**Required tasks:**
A) In the microgrid control excerpt, what does the model predictive controller use to calculate the optimal values of the future control inputs?
B) Reproduce word for word the stretch of the microgrid control excerpt from "Where a=kL/T and" through "against all disturbance.".
=== Extracted text ===
Where a=kL/T and τ=L/(L+T).

Fig. 15
figure 15

Response curve of Cohen-Coon tuning formula

Fig. 16
figure 16

Inclusion of (a) Asynchronous Machine Load, (b) Harmonic Load, (c) Unknown Load, (d) Non-linear Load with Microgrid

The microgrid voltage fluctuates for connecting and disconnecting loads and different disturbance. The performance of PID controller using Cohen-Coon method is investigated against many scenarios such as harmonic loads (television, computer, printers), noise etc. It provides a robust voltage tracking against all disturbance.

7.3 Model predictive controller

Model predictive controller (MPC) has been proposed in this section to control the voltage of single phase islanded microgrid [129, 130]. It is an advanced method used in the process industries as well as power system to reduce the tracking error based on dynamic models of the process. MPC has the ability to predict the future events and can take control action accordingly. It can predict the change in the dependent variables caused by independent variables. MPC uses the current plant measurement, dynamic state, the process variable target to calculate the future events. This controller uses predefined cost function to calculate the optimal values of the future control inputs.

The state-space model to design the controller is represented as follows:

$$ \begin{aligned} x_{p}(k+1)=A_{p}x_{p}(k)+B_{p}u(k) \end{aligned} $$
(40)
$$ \begin{aligned} y_{p}(k)=C_{p}x_{p}(k)+ D_{p}u(k) \end{aligned} $$
(41)

Where Ap, Bp, Cp and Dp represents the discrete state-spaces of plant model, u is the manipulated variable, yp is the process output and xp is the state variable vector. According to the principle of receding horizon control to predict and control the events of the plant a current information of the plant is required. The increments of the variable xp(k) and u(k) is represented as follows:

$$ \begin{aligned} {\Delta}{x_{p}(k+1)}={A_{p}}{\Delta}{x_{p}(k)}+{B_{p}}{\Delta}u(k) \end{aligned} $$
(42)
=== Items ===
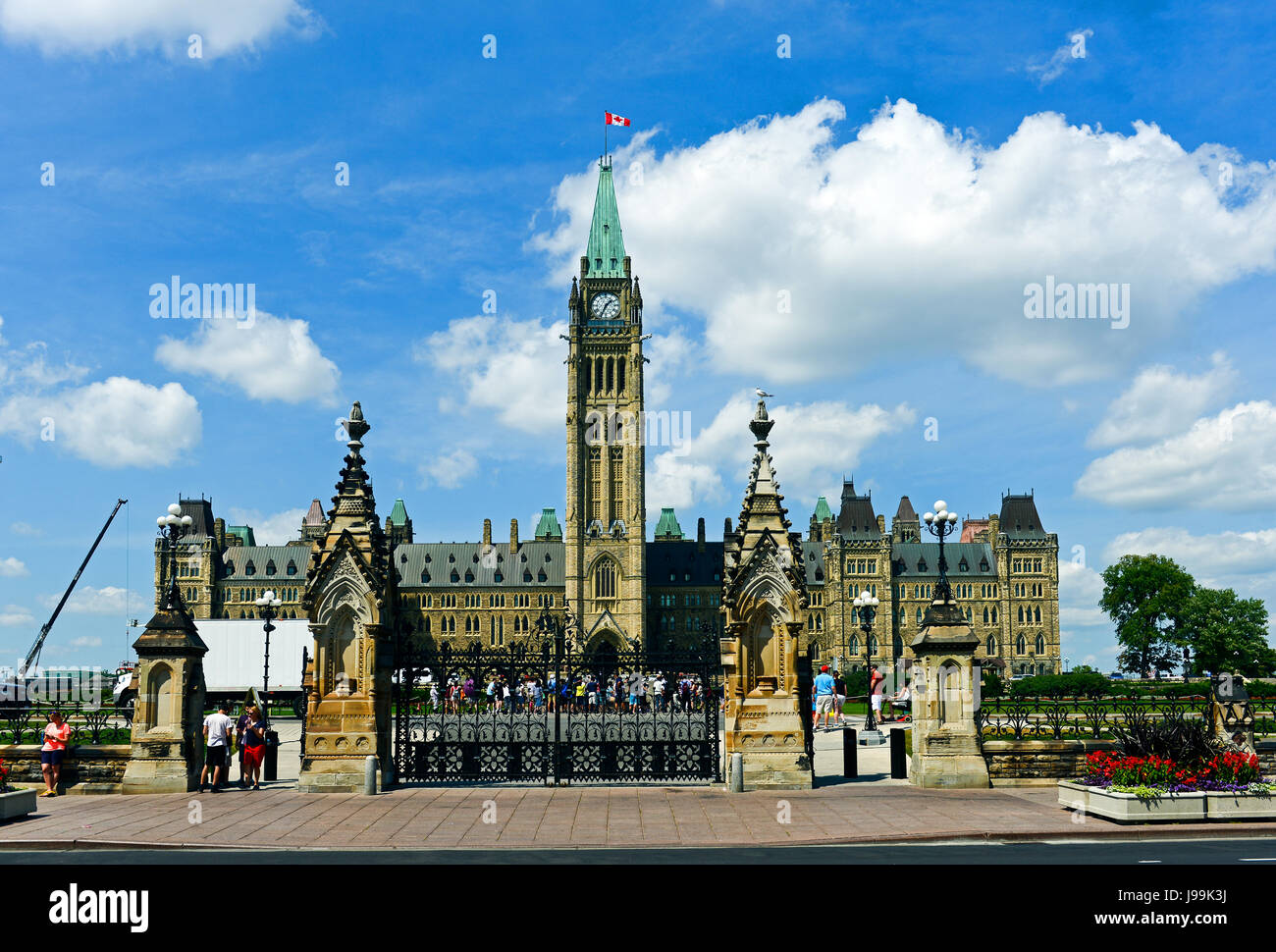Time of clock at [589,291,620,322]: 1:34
===
=== Items ===
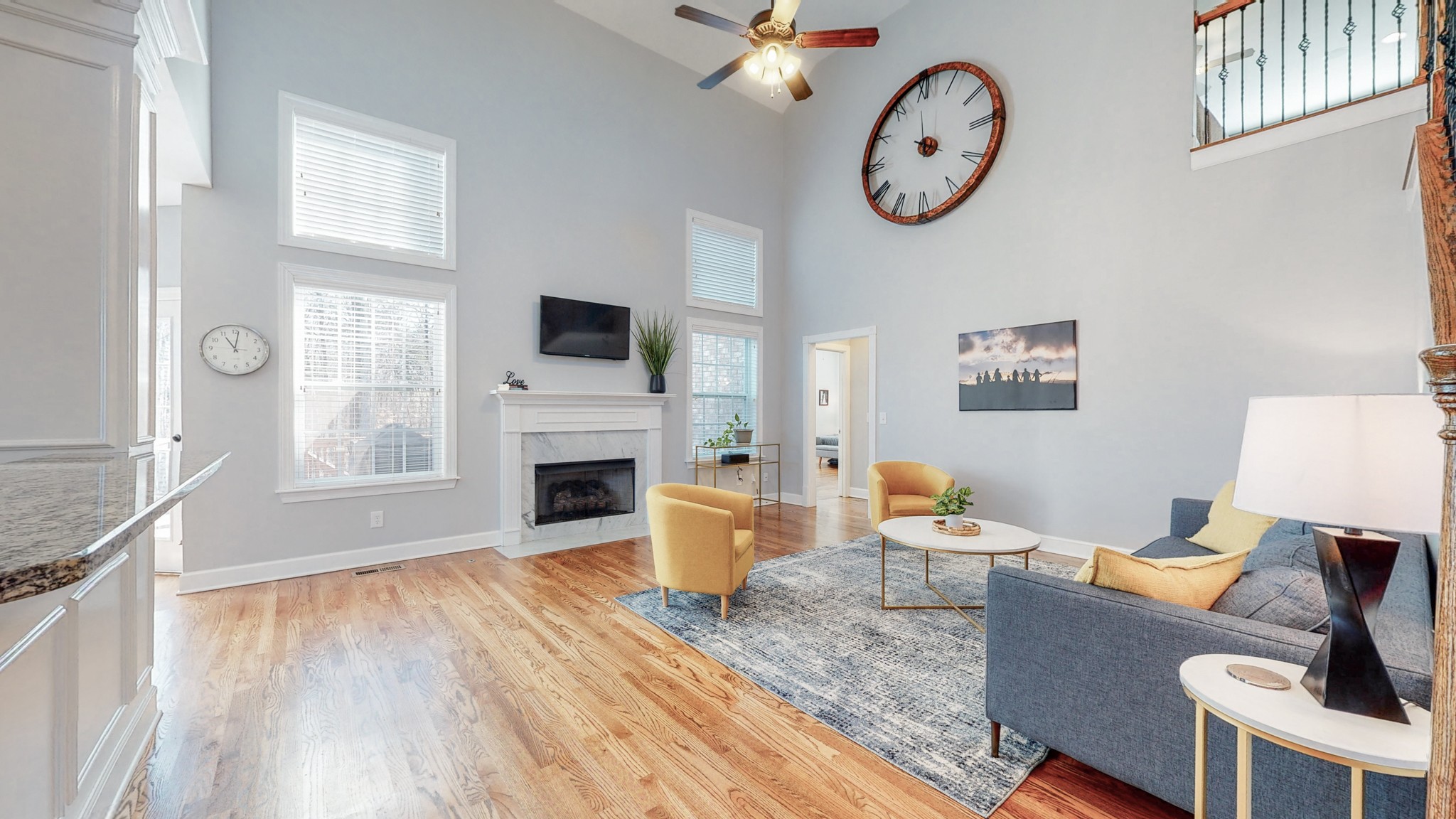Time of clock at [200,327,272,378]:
===
**Responses:**
A) A predefined cost function.

B)
Where a=kL/T and τ=L/(L+T).

Fig. 15
figure 15

Response curve of Cohen-Coon tuning formula

Fig. 16
figure 16

Inclusion of (a) Asynchronous Machine Load, (b) Harmonic Load, (c) Unknown Load, (d) Non-linear Load with Microgrid

The microgrid voltage fluctuates for connecting and disconnecting loads and different disturbance. The performance of PID controller using Cohen-Coon method is investigated against many scenarios such as harmonic loads (television, computer, printers), noise etc. It provides a robust voltage tracking against all disturbance.